A clear instance is in St. Luke’s eighth chapter where we find Jesus on the road accompanied by a conglomeration of unlikely companions. There are these twelve men all of whom have left jobs and families to be in His company, then a number of women from various backgrounds who are also part of the entourage. (Luke is the gospel writer who gives the most prominence to women.) Some were fairly rich and connected, some poor, some married and others not. One had just been healed and a few of them were covering the expenses for the group. In that day, it would have turned heads to see such a disparate party walking along, spouses without their partners, women and men, intermixed social classes, and all seemingly getting along.

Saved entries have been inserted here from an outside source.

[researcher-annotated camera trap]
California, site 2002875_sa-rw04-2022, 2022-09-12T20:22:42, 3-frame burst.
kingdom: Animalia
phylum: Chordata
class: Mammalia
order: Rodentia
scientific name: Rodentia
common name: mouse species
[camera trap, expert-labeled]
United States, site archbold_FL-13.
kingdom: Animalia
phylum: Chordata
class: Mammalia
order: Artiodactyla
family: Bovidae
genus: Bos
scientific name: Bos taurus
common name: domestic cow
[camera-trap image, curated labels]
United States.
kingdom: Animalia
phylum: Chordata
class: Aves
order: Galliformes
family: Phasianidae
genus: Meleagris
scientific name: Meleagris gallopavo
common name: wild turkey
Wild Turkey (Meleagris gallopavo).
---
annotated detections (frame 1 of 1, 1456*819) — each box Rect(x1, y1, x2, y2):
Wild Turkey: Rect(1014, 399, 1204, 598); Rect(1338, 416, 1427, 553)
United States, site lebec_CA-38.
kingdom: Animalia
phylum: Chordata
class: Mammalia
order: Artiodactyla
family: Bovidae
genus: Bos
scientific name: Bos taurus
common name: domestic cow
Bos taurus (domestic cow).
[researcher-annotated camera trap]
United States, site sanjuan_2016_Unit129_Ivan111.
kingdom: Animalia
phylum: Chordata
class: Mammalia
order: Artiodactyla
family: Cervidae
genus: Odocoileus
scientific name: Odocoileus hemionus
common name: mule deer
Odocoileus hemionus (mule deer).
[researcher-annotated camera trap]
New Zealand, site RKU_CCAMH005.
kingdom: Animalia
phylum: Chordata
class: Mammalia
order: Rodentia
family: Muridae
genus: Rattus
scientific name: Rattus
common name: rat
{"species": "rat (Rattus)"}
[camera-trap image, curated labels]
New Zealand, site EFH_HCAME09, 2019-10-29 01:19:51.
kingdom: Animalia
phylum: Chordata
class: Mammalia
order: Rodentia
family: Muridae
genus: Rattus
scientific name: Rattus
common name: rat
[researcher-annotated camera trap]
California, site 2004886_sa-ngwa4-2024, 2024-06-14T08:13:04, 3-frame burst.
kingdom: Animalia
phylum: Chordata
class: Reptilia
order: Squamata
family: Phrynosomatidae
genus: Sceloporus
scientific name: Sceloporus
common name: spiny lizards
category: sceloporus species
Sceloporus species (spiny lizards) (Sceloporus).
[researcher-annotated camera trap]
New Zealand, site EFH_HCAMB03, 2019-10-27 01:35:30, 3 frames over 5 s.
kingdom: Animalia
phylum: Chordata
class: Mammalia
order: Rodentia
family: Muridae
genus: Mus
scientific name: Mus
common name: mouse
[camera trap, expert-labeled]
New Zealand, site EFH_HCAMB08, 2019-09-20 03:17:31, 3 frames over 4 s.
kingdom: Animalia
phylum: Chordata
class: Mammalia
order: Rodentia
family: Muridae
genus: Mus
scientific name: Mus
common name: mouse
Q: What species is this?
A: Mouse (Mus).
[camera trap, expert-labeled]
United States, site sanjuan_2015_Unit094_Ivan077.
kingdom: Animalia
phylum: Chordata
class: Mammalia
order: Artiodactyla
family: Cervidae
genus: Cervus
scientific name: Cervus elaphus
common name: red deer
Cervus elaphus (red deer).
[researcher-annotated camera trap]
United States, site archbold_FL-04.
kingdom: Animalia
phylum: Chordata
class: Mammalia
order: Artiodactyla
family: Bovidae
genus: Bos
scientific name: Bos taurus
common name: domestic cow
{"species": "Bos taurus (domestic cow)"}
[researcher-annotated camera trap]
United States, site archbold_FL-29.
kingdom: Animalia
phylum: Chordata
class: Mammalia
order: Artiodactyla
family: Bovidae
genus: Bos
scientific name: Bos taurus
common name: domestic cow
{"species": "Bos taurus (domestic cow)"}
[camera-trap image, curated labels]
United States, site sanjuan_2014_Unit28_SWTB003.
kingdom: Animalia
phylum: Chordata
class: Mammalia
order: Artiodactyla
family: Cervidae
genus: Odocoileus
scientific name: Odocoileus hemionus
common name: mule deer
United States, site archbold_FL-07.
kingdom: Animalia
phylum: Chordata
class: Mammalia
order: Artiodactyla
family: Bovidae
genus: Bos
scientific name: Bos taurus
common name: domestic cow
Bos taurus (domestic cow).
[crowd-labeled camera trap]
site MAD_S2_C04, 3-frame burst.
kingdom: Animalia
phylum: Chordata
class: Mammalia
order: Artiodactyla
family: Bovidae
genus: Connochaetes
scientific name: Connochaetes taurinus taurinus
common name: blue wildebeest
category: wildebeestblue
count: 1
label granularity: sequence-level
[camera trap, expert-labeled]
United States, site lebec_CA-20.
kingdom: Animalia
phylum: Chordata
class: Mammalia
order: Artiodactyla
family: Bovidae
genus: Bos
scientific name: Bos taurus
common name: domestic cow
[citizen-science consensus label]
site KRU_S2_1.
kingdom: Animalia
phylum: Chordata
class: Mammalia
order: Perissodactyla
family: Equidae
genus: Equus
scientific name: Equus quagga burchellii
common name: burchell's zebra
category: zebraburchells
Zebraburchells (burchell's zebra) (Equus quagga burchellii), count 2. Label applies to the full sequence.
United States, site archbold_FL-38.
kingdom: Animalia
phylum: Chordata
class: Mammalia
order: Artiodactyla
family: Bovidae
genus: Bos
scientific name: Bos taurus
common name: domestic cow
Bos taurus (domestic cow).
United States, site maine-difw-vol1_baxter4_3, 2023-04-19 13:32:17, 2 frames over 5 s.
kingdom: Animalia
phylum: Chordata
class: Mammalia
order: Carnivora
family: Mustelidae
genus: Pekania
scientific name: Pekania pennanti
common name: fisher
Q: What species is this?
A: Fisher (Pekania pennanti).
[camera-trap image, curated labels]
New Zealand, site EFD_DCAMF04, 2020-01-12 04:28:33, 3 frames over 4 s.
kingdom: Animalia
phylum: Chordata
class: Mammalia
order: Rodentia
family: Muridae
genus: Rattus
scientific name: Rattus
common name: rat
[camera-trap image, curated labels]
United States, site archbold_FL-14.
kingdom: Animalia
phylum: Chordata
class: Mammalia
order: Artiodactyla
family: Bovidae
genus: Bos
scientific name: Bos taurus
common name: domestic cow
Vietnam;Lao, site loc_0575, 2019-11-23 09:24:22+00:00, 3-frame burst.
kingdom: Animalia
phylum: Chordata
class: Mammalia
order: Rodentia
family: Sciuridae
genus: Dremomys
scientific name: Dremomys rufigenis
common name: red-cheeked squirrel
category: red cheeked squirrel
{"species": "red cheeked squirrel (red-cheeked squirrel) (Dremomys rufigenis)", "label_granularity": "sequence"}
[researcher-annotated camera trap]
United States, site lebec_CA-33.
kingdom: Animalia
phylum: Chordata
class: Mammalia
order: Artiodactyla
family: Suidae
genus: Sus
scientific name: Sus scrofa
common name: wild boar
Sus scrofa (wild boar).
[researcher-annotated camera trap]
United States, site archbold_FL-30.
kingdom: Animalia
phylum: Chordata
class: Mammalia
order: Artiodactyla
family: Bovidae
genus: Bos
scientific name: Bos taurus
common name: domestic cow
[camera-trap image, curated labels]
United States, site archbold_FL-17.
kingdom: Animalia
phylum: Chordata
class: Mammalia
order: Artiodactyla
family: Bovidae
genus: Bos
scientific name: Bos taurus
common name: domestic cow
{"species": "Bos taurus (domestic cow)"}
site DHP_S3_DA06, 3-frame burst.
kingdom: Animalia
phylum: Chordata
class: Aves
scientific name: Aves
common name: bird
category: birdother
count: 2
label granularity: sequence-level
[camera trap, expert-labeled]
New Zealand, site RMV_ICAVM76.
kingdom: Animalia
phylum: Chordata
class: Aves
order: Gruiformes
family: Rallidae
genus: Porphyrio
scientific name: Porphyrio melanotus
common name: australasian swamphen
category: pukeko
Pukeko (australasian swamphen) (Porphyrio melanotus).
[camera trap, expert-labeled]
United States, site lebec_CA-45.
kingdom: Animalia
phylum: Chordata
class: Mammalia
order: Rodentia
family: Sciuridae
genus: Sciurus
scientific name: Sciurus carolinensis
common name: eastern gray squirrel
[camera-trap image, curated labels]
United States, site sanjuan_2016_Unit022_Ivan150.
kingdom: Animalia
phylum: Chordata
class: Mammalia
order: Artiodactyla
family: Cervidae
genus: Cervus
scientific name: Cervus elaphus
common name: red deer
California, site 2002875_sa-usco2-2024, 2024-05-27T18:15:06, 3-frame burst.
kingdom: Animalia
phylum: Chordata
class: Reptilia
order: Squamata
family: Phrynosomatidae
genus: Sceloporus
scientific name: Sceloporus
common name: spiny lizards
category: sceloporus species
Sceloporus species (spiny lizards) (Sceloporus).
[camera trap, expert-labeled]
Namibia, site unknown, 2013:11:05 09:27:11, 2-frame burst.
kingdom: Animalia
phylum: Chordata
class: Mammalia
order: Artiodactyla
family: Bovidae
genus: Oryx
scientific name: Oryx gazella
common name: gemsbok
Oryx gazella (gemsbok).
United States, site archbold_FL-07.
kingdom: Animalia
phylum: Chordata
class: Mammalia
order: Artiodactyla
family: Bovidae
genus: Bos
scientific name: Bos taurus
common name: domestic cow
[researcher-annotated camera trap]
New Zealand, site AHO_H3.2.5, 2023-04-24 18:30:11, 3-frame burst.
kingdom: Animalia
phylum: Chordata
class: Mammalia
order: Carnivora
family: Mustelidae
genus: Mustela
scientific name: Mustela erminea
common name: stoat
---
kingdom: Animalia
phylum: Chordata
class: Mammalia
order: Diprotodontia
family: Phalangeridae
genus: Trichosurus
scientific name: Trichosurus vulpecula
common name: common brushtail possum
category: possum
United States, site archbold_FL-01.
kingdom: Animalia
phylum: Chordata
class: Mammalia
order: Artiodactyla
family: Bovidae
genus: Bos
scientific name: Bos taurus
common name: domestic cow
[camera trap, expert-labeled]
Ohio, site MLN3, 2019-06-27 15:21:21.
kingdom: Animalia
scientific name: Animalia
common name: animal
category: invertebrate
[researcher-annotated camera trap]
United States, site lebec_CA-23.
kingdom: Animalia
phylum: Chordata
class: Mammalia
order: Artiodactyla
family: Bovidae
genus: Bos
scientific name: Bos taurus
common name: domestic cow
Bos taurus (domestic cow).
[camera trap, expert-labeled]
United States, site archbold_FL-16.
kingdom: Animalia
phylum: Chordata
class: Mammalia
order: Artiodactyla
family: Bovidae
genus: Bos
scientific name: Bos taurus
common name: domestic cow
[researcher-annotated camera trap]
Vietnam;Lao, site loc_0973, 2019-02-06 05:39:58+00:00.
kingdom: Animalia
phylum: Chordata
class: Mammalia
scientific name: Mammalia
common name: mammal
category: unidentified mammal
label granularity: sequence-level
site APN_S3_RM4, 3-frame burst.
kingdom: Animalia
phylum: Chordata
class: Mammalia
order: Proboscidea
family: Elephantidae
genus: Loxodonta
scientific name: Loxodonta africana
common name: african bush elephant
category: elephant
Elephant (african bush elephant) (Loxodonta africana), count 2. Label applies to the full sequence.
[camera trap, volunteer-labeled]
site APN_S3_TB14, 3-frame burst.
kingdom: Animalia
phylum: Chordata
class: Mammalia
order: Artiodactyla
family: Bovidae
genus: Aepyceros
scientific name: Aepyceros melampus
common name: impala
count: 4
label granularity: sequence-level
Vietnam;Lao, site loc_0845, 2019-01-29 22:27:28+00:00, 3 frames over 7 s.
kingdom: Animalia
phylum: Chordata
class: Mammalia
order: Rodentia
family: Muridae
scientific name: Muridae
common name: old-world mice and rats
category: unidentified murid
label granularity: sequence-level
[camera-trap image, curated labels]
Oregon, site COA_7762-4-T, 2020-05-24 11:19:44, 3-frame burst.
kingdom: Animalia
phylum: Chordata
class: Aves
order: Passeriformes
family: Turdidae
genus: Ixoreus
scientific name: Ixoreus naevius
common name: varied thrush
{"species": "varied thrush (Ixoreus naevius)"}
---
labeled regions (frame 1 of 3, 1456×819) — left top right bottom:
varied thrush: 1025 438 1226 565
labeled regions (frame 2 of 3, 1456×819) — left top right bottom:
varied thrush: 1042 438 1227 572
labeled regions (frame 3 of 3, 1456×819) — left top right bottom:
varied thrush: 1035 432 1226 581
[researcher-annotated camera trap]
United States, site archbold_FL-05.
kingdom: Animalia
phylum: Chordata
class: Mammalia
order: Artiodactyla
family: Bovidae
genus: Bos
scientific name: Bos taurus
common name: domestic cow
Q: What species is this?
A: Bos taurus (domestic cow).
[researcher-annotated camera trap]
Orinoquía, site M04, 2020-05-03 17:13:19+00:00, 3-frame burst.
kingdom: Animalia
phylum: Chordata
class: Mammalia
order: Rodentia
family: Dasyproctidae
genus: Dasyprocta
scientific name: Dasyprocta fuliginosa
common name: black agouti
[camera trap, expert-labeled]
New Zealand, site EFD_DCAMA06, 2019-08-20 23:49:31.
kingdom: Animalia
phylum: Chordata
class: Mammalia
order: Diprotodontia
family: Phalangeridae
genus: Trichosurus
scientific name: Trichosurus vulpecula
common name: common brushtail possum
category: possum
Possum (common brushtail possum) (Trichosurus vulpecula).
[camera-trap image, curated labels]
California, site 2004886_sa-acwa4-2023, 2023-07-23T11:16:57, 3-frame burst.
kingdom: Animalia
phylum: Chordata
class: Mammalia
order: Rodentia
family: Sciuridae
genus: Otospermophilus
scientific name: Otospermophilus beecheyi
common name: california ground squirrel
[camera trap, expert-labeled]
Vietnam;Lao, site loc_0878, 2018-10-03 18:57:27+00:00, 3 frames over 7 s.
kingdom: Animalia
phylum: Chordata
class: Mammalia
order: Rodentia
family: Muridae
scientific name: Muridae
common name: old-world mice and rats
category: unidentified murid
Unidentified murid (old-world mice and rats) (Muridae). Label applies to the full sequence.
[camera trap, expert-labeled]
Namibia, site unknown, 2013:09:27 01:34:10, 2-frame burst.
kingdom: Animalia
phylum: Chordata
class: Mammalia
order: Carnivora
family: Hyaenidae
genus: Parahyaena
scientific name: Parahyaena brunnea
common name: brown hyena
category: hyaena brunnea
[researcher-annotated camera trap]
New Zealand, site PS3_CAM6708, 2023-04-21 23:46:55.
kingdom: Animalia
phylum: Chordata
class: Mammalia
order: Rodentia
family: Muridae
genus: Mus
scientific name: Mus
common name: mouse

The band images God’s Kingdom, dissimilar groups led by Christ walking in harmony, all living out the Message as they travel along. They portray an ideal for the future with their different income levels and mixture of sexes, all supporting each other in a common purpose and so letting Jesus’ proclamation take on the flesh of human collaboration. Their very unity extends his words and actions onto the byways of the world.
Of interest here are the titles of two other discipleship bands who take to the road in later eras. There are the “Companions of Jesus,” all those Jesuits who gathered around St. Ignatius Loyola to remain in step with their “always greater” Lord as they struck out on the highways of their day. More familiar to us is “The Little Company,” the Congregation of priests and brothers inspired by St. Vincent, along with all the other collaborative groups marching in his footprints to bring the Good News to the poor.
Certainly the words and actions of such groups are meant to proclaim God’s Kingdom, but their very collaboration is itself an announcement of the Message. You might say it gives a halo effect to the language and works they do, provides a backdrop against which their message takes on sharper lines and more credibility.
The Lord Jesus preaches and teaches and acts — but he also gathers. The cohesion, purpose, and dedication of all those groupings is another proclamation of his saving Good News.